(Captioned web image data)
§ §
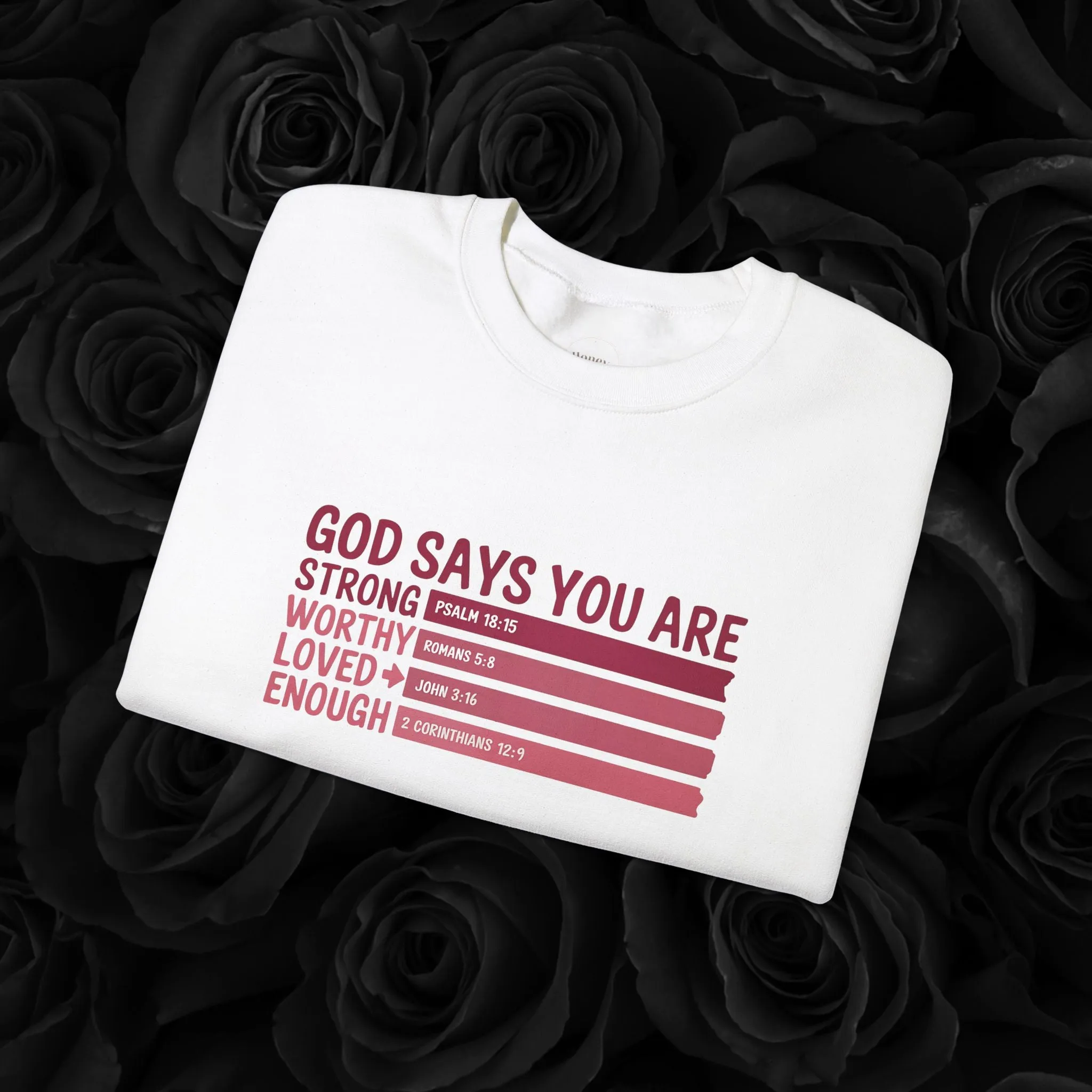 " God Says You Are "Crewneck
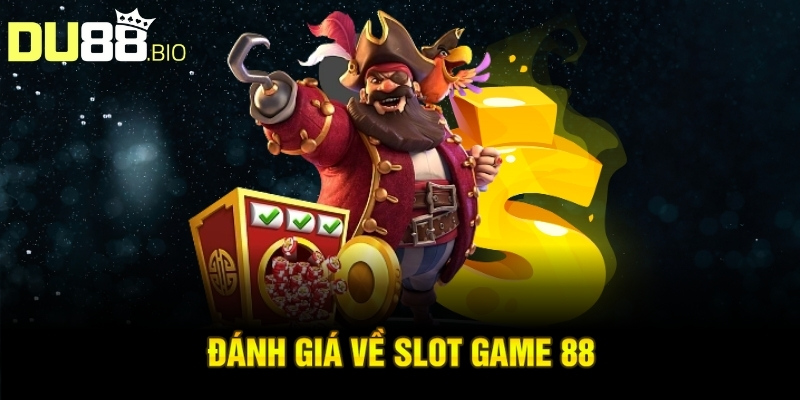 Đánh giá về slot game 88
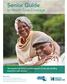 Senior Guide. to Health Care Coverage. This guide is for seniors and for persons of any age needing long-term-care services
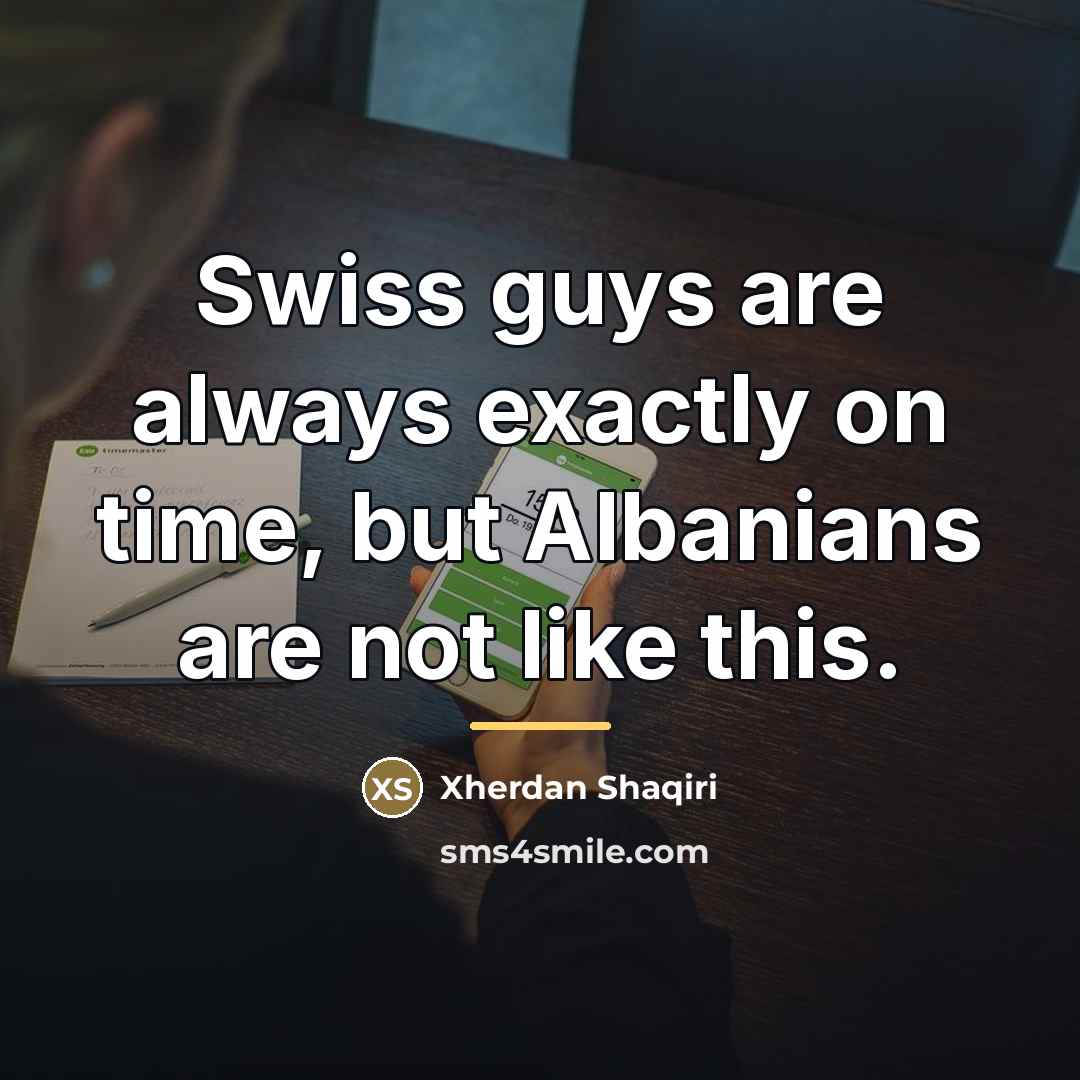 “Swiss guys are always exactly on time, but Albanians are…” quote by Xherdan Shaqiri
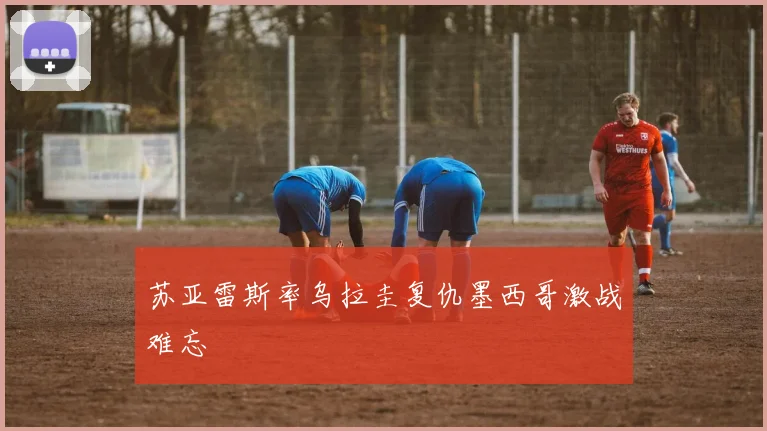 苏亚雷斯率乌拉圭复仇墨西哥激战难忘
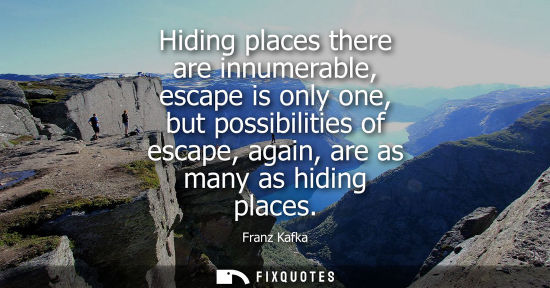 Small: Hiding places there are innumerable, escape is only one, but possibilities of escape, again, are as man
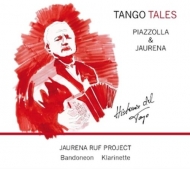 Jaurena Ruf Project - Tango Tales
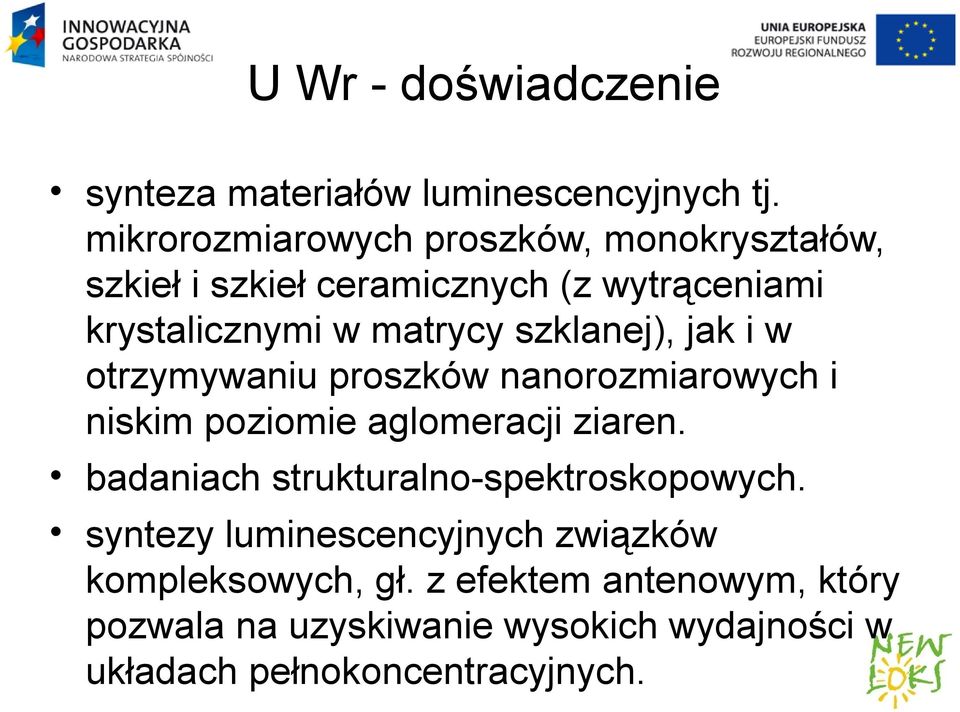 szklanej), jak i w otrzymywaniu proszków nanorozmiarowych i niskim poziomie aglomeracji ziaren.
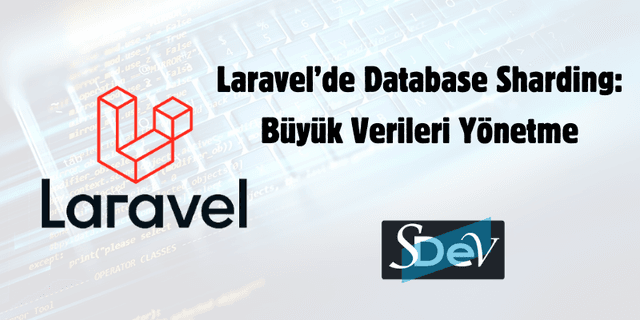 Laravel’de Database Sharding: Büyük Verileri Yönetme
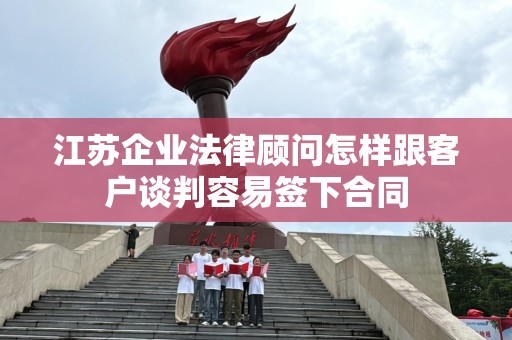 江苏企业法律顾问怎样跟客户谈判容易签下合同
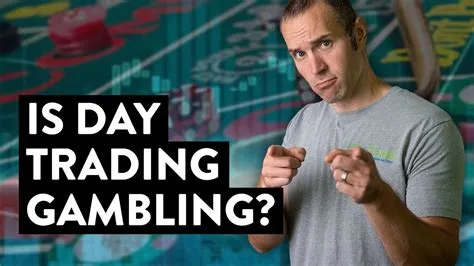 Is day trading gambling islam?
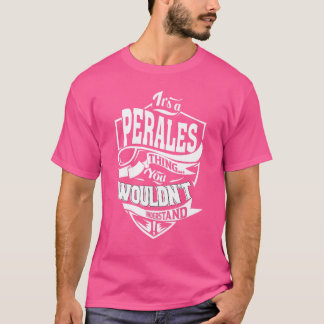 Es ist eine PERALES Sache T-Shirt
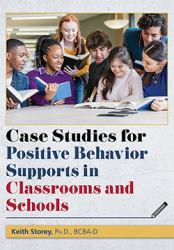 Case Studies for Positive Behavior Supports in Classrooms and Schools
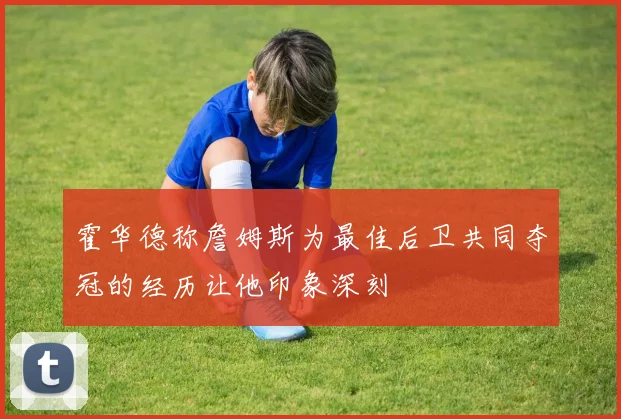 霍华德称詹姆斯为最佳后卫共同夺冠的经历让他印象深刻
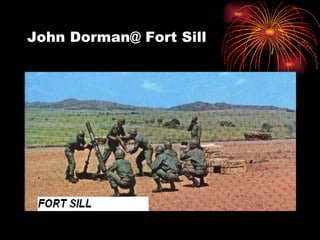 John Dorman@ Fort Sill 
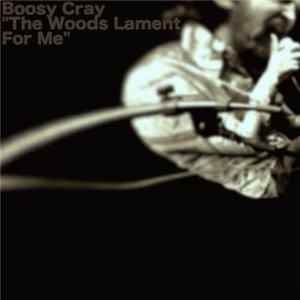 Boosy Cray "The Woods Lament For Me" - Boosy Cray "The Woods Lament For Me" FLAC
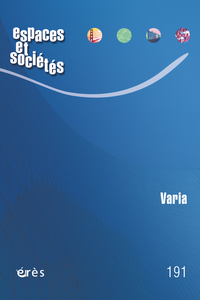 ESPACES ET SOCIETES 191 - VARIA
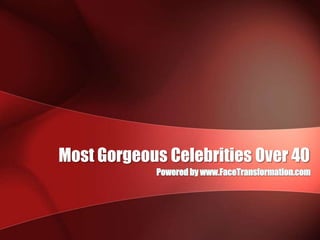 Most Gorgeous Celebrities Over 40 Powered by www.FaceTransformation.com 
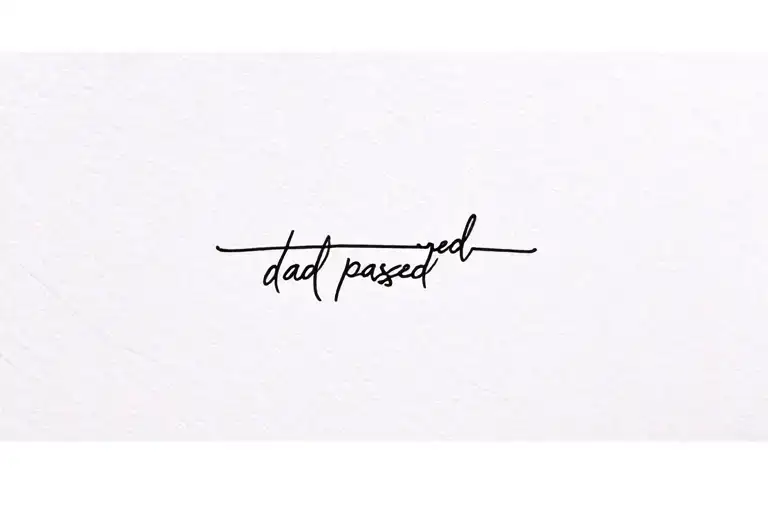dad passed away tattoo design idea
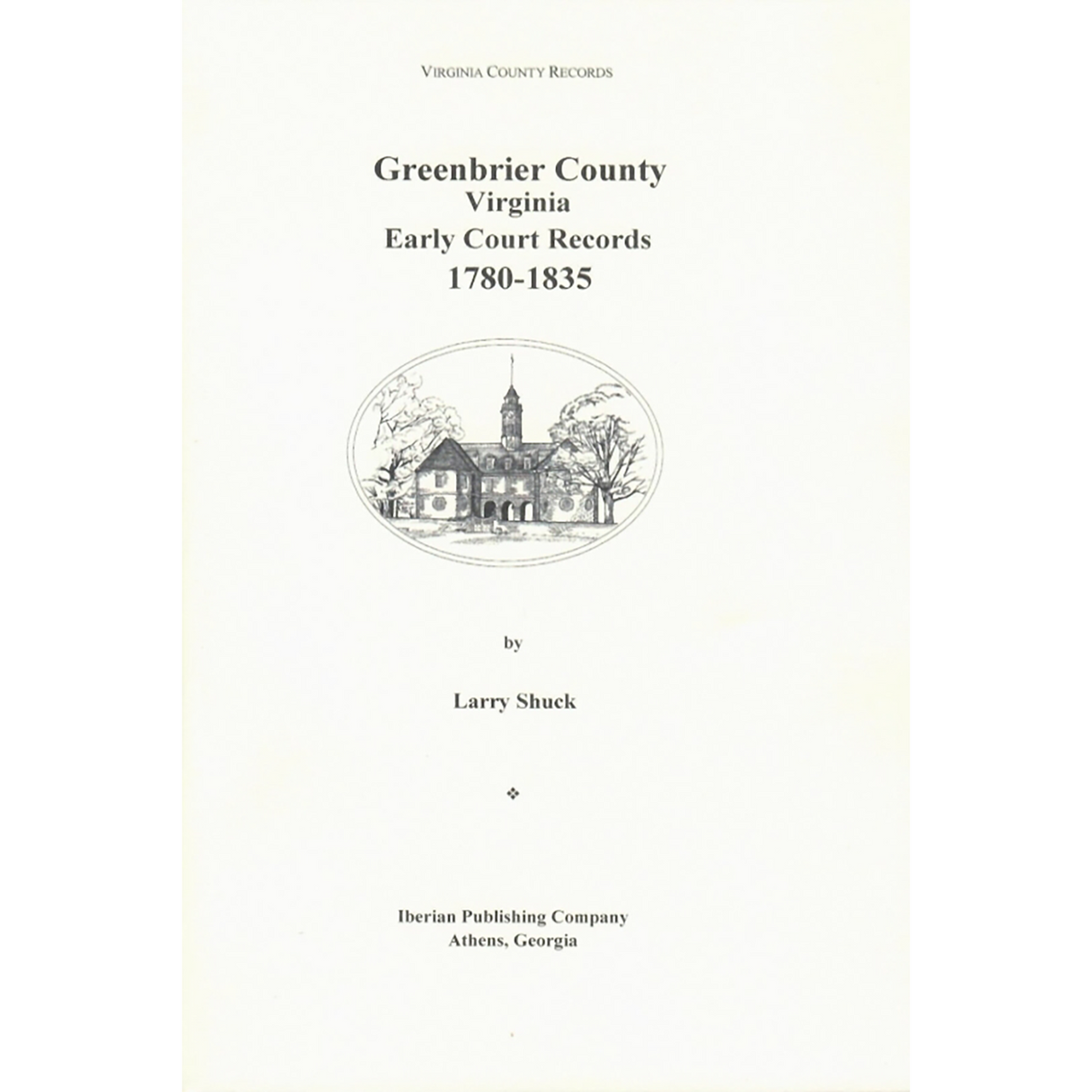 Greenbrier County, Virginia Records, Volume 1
§ §
Instructions for the task: Render the records above as a numbered list of their caption text, leaving out the pictures and skipping any blank lines.

Answer to the exercise:
1.  " God Says You Are "Crewneck
2.  Đánh giá về slot game 88
3.  Senior Guide. to Health Care Coverage. This guide is for seniors and for persons of any age needing long-term-care services
4.  “Swiss guys are always exactly on time, but Albanians are…” quote by Xherdan Shaqiri
5.  苏亚雷斯率乌拉圭复仇墨西哥激战难忘
6.  Small: Hiding places there are innumerable, escape is only one, but possibilities of escape, again, are as man
7.  Jaurena Ruf Project - Tango Tales
8.  szklanej), jak i w otrzymywaniu proszków nanorozmiarowych i niskim poziomie aglomeracji ziaren.
9.  Laravel’de Database Sharding: Büyük Verileri Yönetme
10.  江苏企业法律顾问怎样跟客户谈判容易签下合同
11.  Is day trading gambling islam?
12.  Es ist eine PERALES Sache T-Shirt
13.  Case Studies for Positive Behavior Supports in Classrooms and Schools
14.  霍华德称詹姆斯为最佳后卫共同夺冠的经历让他印象深刻
15.  John Dorman@ Fort Sill 
16.  Boosy Cray "The Woods Lament For Me" - Boosy Cray "The Woods Lament For Me" FLAC
17.  ESPACES ET SOCIETES 191 - VARIA
18.  Most Gorgeous Celebrities Over 40 Powered by www.FaceTransformation.com 
19. dad passed away tattoo design idea
20.  Greenbrier County, Virginia Records, Volume 1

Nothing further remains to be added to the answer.